Lembrança do Café Cacau
Cléber Isaac Filho
Uma lembrança especial que carrego no coração é a criação do Café Cacau em 1999. Ele funcionava como bar, espaço cultural e ponto de encontro da cidade. A decoração remetia a um armazém do interior, com um pinguim em cima da geladeira e o clássico cartaz de “fiado só amanhã”.
Em contraste, a gastronomia era moderna, com drinks sofisticados feitos e servidos por jovens descolados. Muitos encontros e desencontros marcaram o lugar, incluindo a memorável “Jam Session” do baterista da Legião Urbana com a banda de reggae Dread Lion.
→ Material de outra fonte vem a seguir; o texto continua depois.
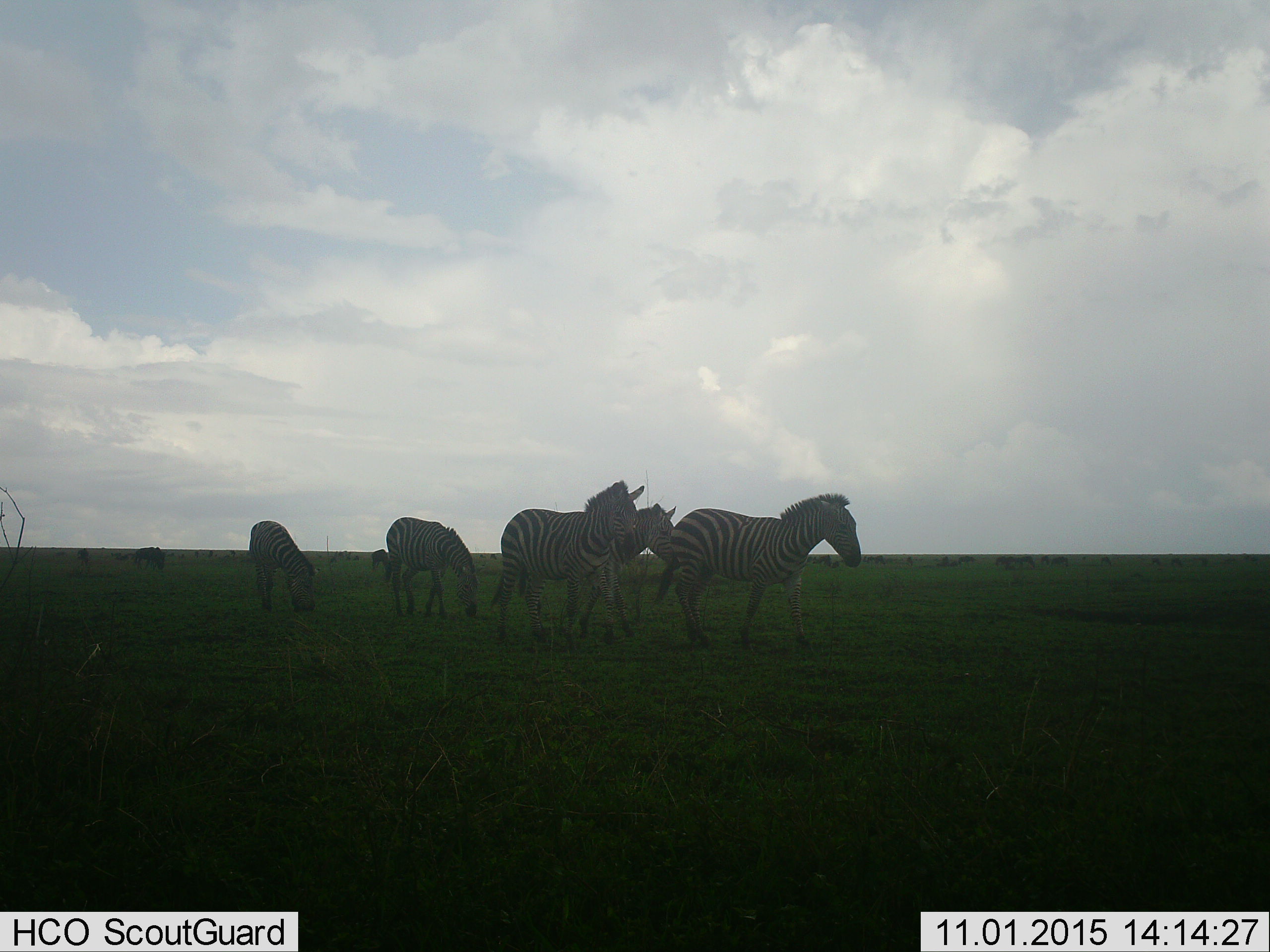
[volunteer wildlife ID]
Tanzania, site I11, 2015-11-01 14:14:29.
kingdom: Animalia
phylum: Chordata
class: Mammalia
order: Perissodactyla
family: Equidae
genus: Equus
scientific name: Equus quagga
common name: plains zebra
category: zebra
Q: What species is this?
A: Zebra (plains zebra) (Equus quagga).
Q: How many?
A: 5.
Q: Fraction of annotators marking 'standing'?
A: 40%.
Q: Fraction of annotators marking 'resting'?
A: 0%.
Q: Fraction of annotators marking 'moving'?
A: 60%.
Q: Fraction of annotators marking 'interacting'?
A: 0%.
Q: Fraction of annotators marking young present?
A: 0%.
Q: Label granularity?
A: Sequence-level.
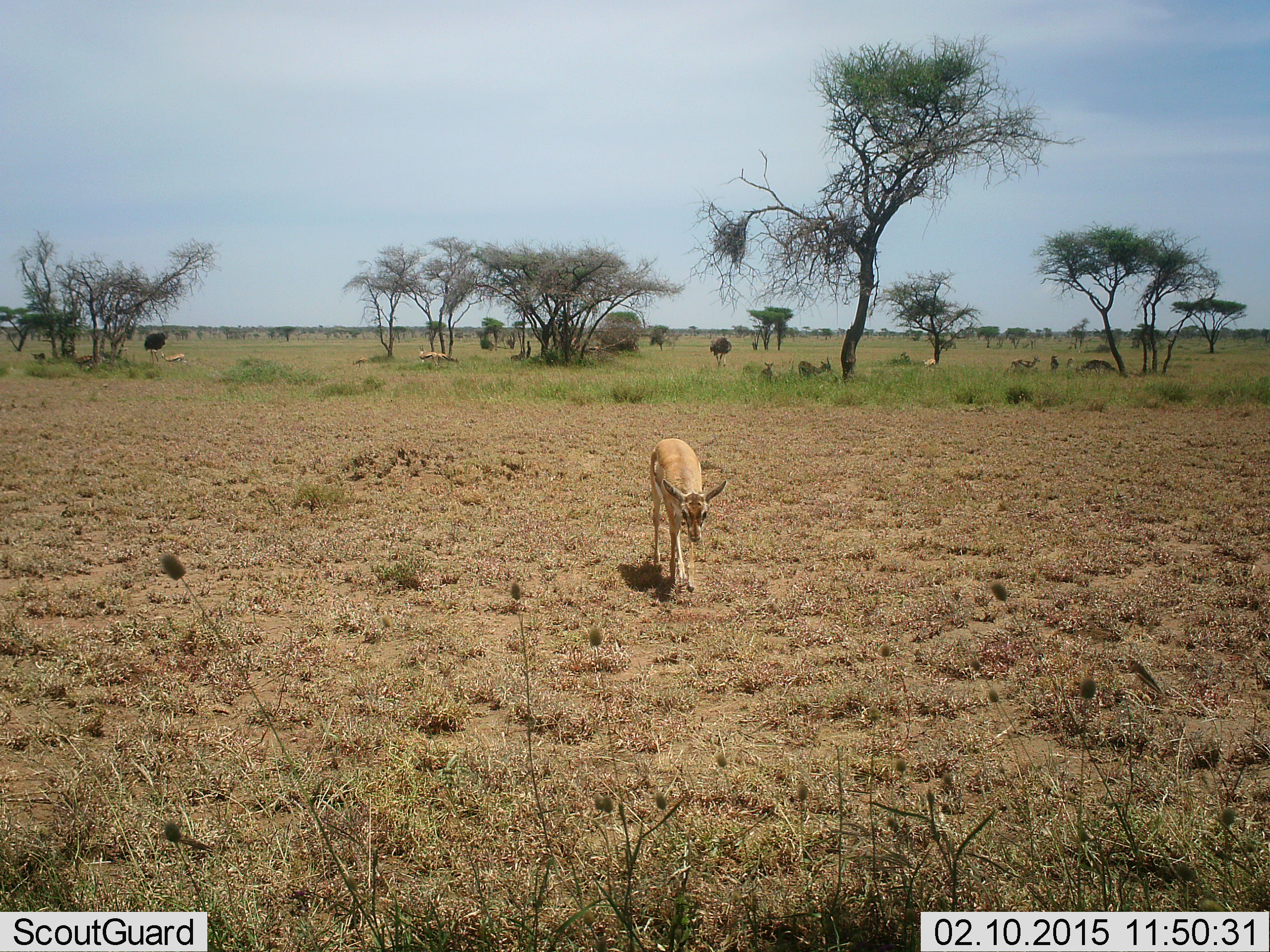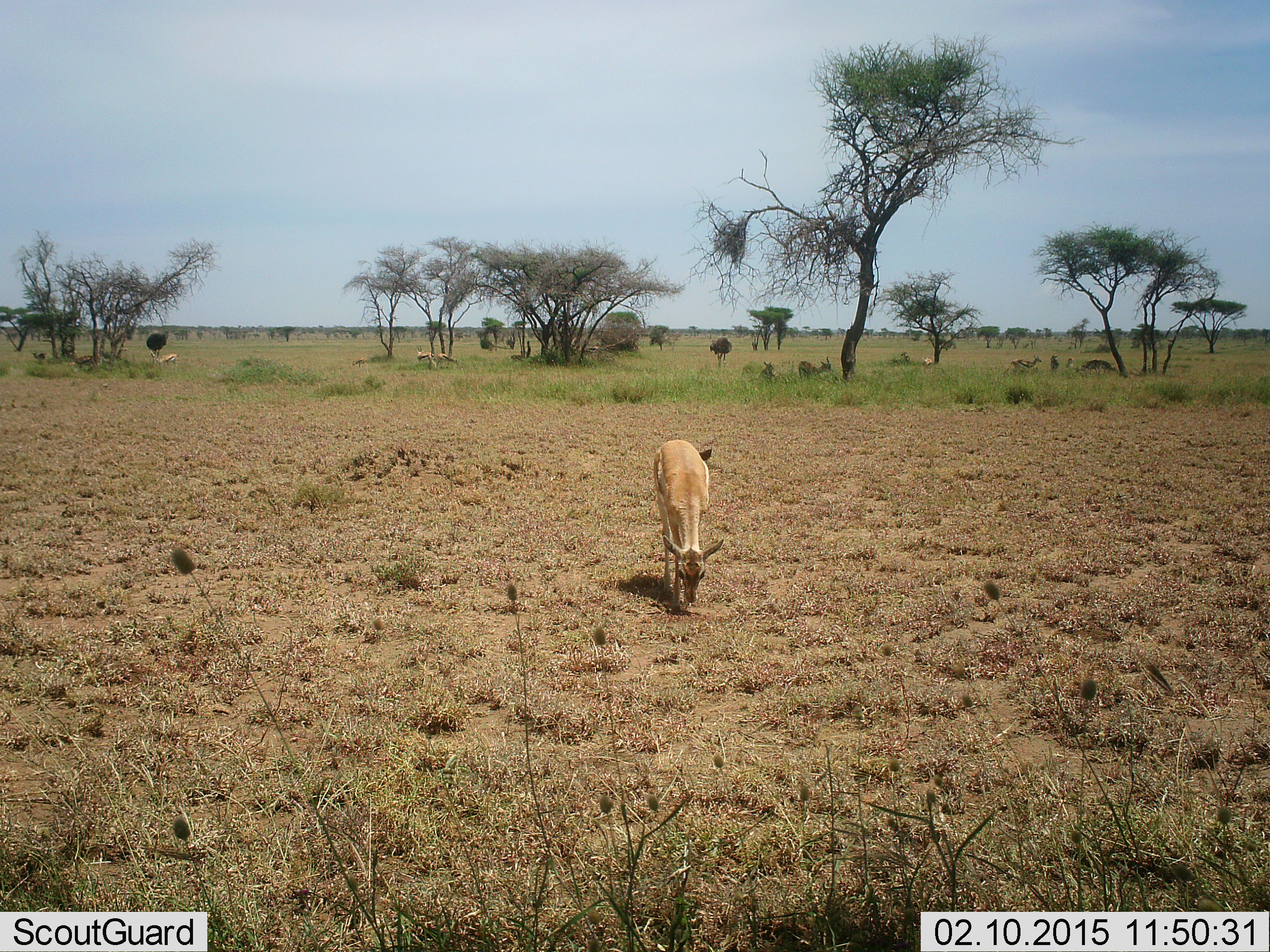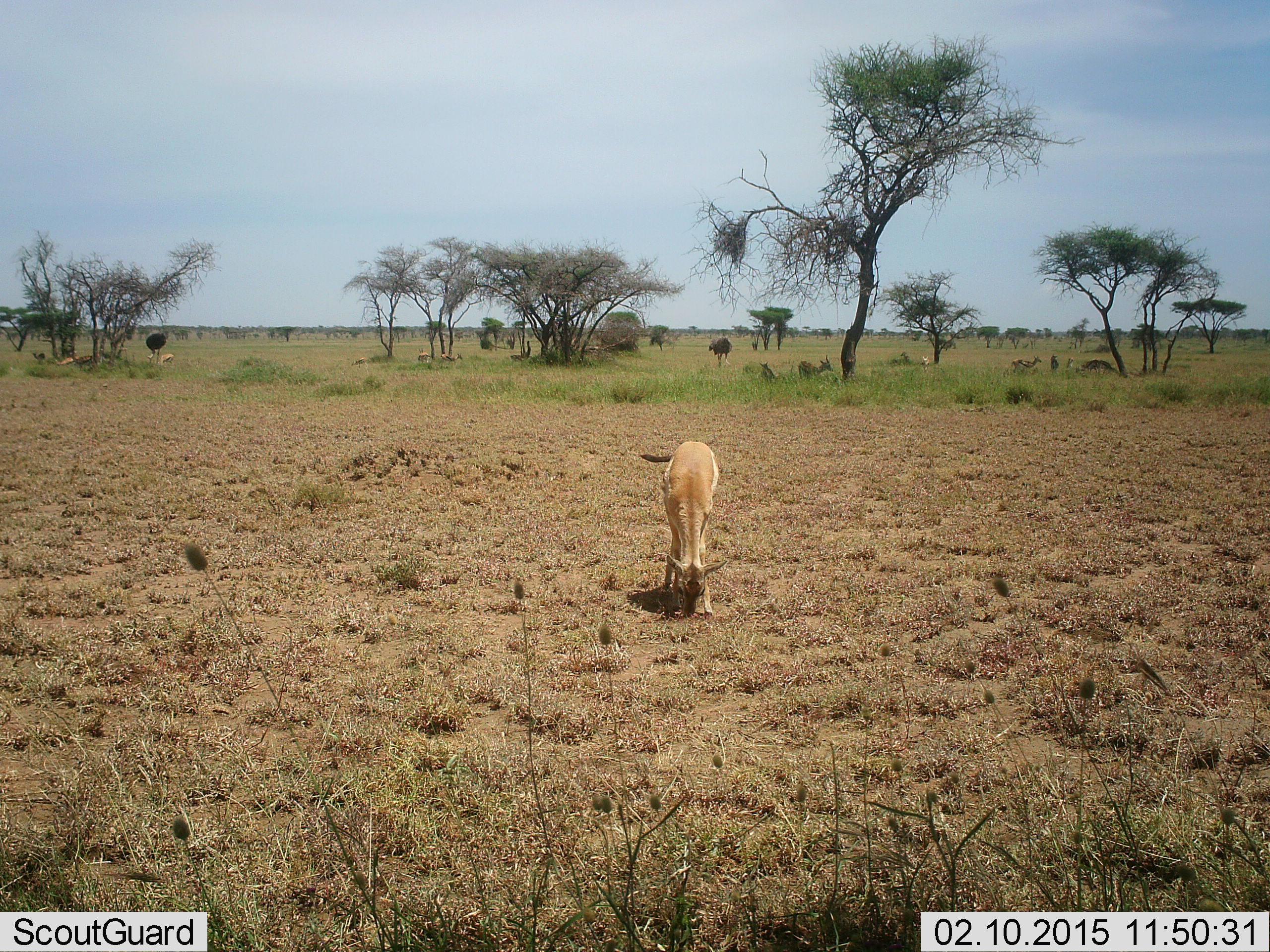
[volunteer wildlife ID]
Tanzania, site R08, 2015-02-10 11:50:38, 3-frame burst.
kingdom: Animalia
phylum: Chordata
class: Mammalia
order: Artiodactyla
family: Bovidae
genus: Nanger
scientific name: Nanger granti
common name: grant's gazelle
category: gazellegrants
Gazellegrants (grant's gazelle) (Nanger granti), count 2. Behavior (volunteer vote fractions): standing 9%, resting 9%, moving 18%, interacting 0%. Young present (vote fraction): 0%. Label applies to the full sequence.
O Café Cacau era um local onde surfistas, nativos, empresários, artistas e figuras excêntricas se reuniam. Um casal que sempre lembro dessa época é Vitória e Maurício. Ele, um negro, trabalhava como barman, e ela, branca, sempre o esperava curtindo na mesa e ouvindo a música ao vivo.
Em uma dessas noites, Vitória estava na mesa curtindo o som quando um grupo de cariocas no estilo “Bad Boy” chegou. Com tatuagens de Pit Bull, orelhas amassadas e cabeças raspadas, eles começaram a se comportar de maneira inconveniente. Percebi que iam importunar Vitória, a única mulher desacompanhada.
Maurício, um capoeirista de 1,80 m, também percebeu e ficou pronto para intervir. Um anjo de sabedoria me inspirou, e pensei rápido. Fui até Maurício e pedi para ele manter a calma, que eu cuidaria dos “Pit Bulls raivosos”.
Chamei o delegado Ricardo e pedi para ele sentar próximo, avisando que uma ocorrência estava para acontecer, não de violência física, mas de racismo. Conheço gente, e sabia o que iria ocorrer. Não deu outra. Quando os caras começaram a importunar Vitória, falei para Maurício se aproximar e apenas dizer que era namorado dela.
Como esperado, eles proferiram injúrias raciais contra Maurício. Na hora, o delegado deu o flagrante. Na delegacia, um dos agressores pediu desculpas, chamando Maurício de “Seu Maurício” e até mencionou que adorava a raça negra e pensava em adotar uma criança negra. No dia seguinte, eles foram embora da cidade.
Essa história parece um filme, mas é real. Dedico essa memória aos filhos do casal, que 25 anos depois ainda estão juntos, e à Polícia Civil da Bahia.